** Opening EXERCISE MATERIALS block **
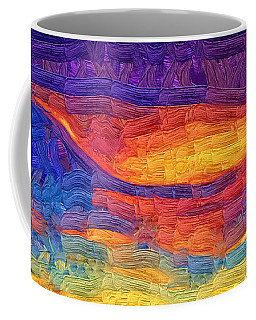 Coffee Mug featuring the digital art Color Explosion by Kirt Tisdale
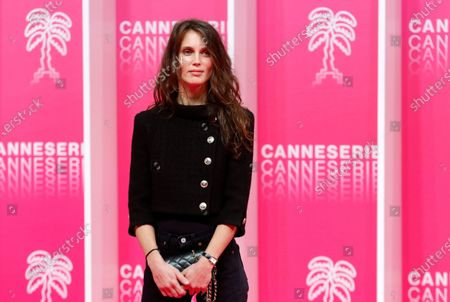 Stock Photo of Marine Vacth poses on the pink carpet during the Cannes Series Festival in Cannes, France, 10 October 2020. The event runs from 09 to 14 October.
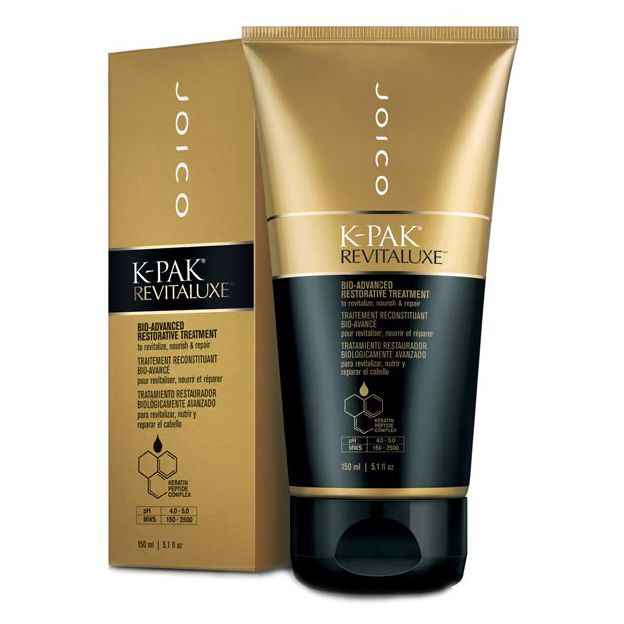 JOICO K-PAK - REVITALUXE BIO-ADVANCED RESTORE TREATMENT - JOICO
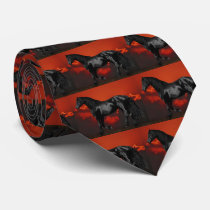 Horse silhouette at sunset neck tie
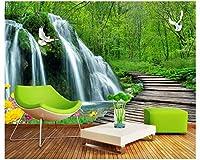 Mbwlkj カスタムファッションステレオ壁紙滝木の橋3Dテレビの寝室の装飾画の背景3Dの壁紙-150cmx100cm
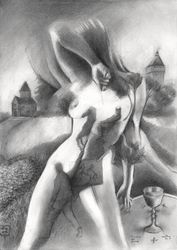 Tristan & Isolde – 09-12-19, Drawings / Sketch, Fine Art,Surrealism, Anatomy,Animals,Composition,Fantasy,Figurative,Historical,Inspirational,Landscape,Nudes,People, Pencil, By Corne Akkers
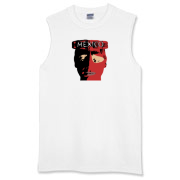 Mayan Dude - Sleeveless T-Shirt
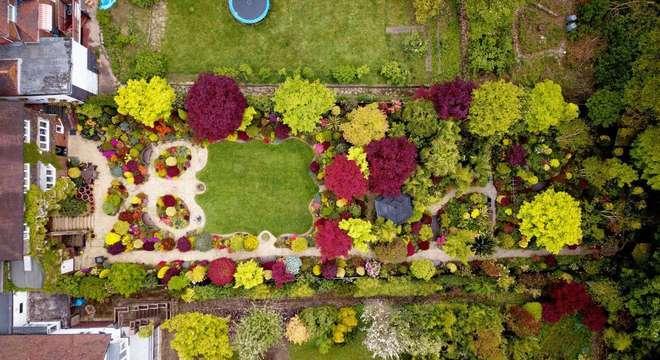 Imagens de drones mostram a riqueza de plantas e flores do jardim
** Closing EXERCISE MATERIALS block **
### EXERCISE GOAL
Provide the listing above once more, exactly, with the pictures removed.

### SOLUTION
 Coffee Mug featuring the digital art Color Explosion by Kirt Tisdale
 Stock Photo of Marine Vacth poses on the pink carpet during the Cannes Series Festival in Cannes, France, 10 October 2020. The event runs from 09 to 14 October.
 JOICO K-PAK - REVITALUXE BIO-ADVANCED RESTORE TREATMENT - JOICO
 Horse silhouette at sunset neck tie
 Mbwlkj カスタムファッションステレオ壁紙滝木の橋3Dテレビの寝室の装飾画の背景3Dの壁紙-150cmx100cm
 Tristan & Isolde – 09-12-19, Drawings / Sketch, Fine Art,Surrealism, Anatomy,Animals,Composition,Fantasy,Figurative,Historical,Inspirational,Landscape,Nudes,People, Pencil, By Corne Akkers
 Mayan Dude - Sleeveless T-Shirt
 Imagens de drones mostram a riqueza de plantas e flores do jardim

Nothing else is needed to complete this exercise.